> [EXERCISE OBJECTIVE]: Output the part of the rows below that opens with the line containing "Does point (170, 389)" and runs through the last line as a Markdown table with the columns "No." and "Line," skipping blank lines.

Stored dataset items

BEGIN

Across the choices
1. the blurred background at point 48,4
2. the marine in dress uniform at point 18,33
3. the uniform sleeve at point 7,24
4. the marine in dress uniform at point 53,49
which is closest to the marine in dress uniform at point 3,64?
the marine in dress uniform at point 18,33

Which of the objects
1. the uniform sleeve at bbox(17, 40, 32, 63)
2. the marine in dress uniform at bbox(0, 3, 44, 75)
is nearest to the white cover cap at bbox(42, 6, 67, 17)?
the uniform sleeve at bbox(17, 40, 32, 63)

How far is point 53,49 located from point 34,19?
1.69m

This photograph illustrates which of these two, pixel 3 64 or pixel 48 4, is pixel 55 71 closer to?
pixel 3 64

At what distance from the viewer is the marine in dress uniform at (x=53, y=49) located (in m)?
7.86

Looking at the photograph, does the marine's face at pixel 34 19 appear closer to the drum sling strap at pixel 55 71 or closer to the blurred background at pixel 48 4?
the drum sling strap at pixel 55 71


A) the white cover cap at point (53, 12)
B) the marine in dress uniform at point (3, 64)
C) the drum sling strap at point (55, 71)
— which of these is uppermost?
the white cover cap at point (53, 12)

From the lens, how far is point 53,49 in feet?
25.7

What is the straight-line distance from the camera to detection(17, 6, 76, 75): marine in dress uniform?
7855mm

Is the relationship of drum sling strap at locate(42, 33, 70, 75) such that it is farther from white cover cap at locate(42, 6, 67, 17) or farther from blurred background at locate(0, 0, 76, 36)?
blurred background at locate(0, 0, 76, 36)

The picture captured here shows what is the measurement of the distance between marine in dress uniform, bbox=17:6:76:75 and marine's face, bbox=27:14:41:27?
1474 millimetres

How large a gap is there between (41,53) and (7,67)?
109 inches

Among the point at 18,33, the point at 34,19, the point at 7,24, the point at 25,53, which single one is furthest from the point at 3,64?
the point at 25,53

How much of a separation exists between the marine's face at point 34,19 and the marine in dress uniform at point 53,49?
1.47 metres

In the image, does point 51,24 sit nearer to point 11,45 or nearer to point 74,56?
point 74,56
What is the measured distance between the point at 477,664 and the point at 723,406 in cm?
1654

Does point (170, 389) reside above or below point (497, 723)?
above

END

> [EXERCISE SOLUTION]:
| No. | Line |
|---|---|
| 1 | Does point (170, 389) reside above or below point (497, 723)? |
| 2 | above |